Mr. Hanauer simply argued from his real experience as a business person and observations. And he did so in a way and with enough information given to the audience where they can do work prove or disprove. That’s all any idea can hope for. To make you think and work to support or disprove it’s argument. Like any good scientific argument or theory like when he says,
“Another reason this idea is so wrong-headed is that there can never be enough super-rich Americans to power a great economy. The annual earnings of people like me are hundreds, if not thousands, of times greater than those of the median American, but we don’t buy hundreds or thousands of times more stuff. My family owns three cars, not 3,000. I buy a few pairs of pants and a few shirts a year, just like most American men. Like everyone else, we go out to eat with friends and family only occasionally.”
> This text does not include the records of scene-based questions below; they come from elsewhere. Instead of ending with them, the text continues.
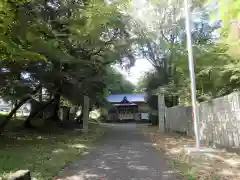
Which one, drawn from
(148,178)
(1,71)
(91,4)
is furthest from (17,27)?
(148,178)

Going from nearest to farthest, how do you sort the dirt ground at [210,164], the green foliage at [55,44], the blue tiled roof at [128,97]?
the dirt ground at [210,164] < the green foliage at [55,44] < the blue tiled roof at [128,97]

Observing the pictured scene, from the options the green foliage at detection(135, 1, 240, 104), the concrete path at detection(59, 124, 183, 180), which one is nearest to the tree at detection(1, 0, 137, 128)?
the concrete path at detection(59, 124, 183, 180)

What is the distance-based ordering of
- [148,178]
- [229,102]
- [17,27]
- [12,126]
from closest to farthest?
[148,178] → [229,102] → [17,27] → [12,126]

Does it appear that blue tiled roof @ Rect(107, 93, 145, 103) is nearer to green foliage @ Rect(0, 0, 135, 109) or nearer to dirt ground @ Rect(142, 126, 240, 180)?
green foliage @ Rect(0, 0, 135, 109)

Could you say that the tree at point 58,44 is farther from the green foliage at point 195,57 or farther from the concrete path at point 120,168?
the green foliage at point 195,57

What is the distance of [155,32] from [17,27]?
1815 cm

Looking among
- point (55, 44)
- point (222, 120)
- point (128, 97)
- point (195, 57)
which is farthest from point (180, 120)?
point (128, 97)

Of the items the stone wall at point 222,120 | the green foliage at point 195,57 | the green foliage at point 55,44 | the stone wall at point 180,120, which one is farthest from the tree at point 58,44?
the stone wall at point 222,120

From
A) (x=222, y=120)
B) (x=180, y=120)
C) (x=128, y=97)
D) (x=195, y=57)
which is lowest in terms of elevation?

He brought his idea, his thinking, his reasoning. What TED Talks seem to forgot was an open mind to challenging ideas.TED Talks has done this before. When comedian Sarah Silverman spoke, one of the founders immediately apologized for her presentation. Sliverman spoke about the need for adoption of terminally ill children. She did do it in her comedic style of cynical, purposely playing clueless humor. Using it as foil to make here point. Yet TED acted like she farted on stage and lit a swastika.
For supposedly enlightened people with mind expanding ideas, TED Talks sometimes shows its own small mindedness. If an idea comes in a form that isn’t within its taste range, it may sometimes throw the baby of thought-provoking ideas out with the bathwater.
For such a smart organization. That’s just stupid.